Last September, the collapse of one of the largest money market funds, the Prime Reserve fund led to a run on money markets that was only stopped when the Fed stepped in with guarantees (what hasn't the Fed guaranteed).  

Now, many are reexaming money  market funds to determine just how much of a problem they pose.  Money market funds are comprised of highly rated short term debt as well as cash to meet any redmpetions and ensure liquidity.  They were considered a very safe investment vehicle.

But with a wave of bankruptcies predicted, even high quality, short term corporate debt may be risky.  As we've learned, the ratings agencies have their own agendas and can't be fully trusted.  So even if they rate a bond highly, it is not necessarily safe.  The sudden collapse of Lehman Bros. led to the fall of the Prime Reserve Fund.

The Group of 30, an independent policy organization whose members include Larry Summers and Treasury Secretary Tim Geithner have proposed either forcing money market funds to either adopt banking industry controls (reserve funds, more regulation) or give up their goal of maintaining a $1 NAV.  In essence, accepting regulation and reserves would make money markets into bank deposits, while not accepting would turn them into bond funds.

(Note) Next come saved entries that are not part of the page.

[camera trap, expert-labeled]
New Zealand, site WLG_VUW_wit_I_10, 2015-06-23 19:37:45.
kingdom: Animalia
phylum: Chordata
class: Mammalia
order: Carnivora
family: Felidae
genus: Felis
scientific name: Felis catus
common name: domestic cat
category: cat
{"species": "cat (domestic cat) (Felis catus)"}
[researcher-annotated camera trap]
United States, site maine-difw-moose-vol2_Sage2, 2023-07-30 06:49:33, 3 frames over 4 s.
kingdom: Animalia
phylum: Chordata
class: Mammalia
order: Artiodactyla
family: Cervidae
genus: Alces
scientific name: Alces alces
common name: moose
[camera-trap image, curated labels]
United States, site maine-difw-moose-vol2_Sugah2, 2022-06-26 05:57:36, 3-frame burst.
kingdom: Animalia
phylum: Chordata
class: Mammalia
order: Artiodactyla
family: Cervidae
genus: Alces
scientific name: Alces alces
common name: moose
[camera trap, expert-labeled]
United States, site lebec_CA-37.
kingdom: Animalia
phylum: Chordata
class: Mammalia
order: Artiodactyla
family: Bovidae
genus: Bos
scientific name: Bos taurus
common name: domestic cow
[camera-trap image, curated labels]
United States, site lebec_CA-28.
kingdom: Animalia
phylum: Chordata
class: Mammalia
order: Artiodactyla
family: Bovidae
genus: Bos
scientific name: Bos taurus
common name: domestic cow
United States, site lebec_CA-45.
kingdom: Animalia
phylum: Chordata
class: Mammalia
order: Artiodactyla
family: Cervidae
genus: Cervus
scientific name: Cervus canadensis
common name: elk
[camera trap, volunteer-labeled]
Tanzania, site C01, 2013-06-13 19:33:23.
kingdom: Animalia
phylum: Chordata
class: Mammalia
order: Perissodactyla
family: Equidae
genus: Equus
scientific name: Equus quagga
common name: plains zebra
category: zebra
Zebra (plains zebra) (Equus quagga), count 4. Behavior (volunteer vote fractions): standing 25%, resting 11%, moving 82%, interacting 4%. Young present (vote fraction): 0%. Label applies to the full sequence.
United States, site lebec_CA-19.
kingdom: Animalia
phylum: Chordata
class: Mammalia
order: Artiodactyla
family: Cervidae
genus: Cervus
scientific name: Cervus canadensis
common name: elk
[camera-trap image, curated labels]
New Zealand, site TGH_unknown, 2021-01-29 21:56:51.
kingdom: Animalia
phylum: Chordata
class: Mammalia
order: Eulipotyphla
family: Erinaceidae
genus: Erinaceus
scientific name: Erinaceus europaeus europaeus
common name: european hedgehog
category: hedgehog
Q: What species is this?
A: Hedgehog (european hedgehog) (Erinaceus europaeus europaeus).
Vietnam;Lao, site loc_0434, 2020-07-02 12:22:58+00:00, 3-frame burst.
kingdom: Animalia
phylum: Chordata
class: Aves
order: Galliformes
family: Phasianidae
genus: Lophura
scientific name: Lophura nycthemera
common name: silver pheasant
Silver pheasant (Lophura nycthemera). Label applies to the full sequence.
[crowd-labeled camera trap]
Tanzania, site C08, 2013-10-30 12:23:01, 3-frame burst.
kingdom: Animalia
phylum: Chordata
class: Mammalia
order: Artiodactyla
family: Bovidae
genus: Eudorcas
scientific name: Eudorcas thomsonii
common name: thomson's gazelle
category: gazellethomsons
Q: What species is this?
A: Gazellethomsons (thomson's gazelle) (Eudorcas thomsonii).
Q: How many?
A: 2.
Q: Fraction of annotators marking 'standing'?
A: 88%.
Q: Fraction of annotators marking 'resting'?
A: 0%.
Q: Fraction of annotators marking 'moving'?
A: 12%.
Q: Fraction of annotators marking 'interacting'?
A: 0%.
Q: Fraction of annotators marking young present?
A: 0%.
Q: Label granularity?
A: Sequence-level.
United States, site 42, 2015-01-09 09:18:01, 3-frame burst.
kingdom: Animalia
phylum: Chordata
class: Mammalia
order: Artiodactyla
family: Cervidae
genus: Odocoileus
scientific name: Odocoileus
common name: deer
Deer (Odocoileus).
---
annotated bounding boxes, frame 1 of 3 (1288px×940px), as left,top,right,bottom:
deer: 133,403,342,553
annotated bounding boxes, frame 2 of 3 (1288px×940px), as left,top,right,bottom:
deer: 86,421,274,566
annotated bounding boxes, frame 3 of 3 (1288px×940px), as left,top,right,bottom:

What does this mean for the average investor?  Be cautious and investigate your money market holding.  If you have free cash from your brokerage account invested in a money market fund you may want to take another look and feel comfortable with what the funds are invested.  Money market fund yields continue to fall, making them a relatively poor investment compared to FDIC money market and savings rates.  And unlike FDIC insured bank accounts, your money markets can lose value.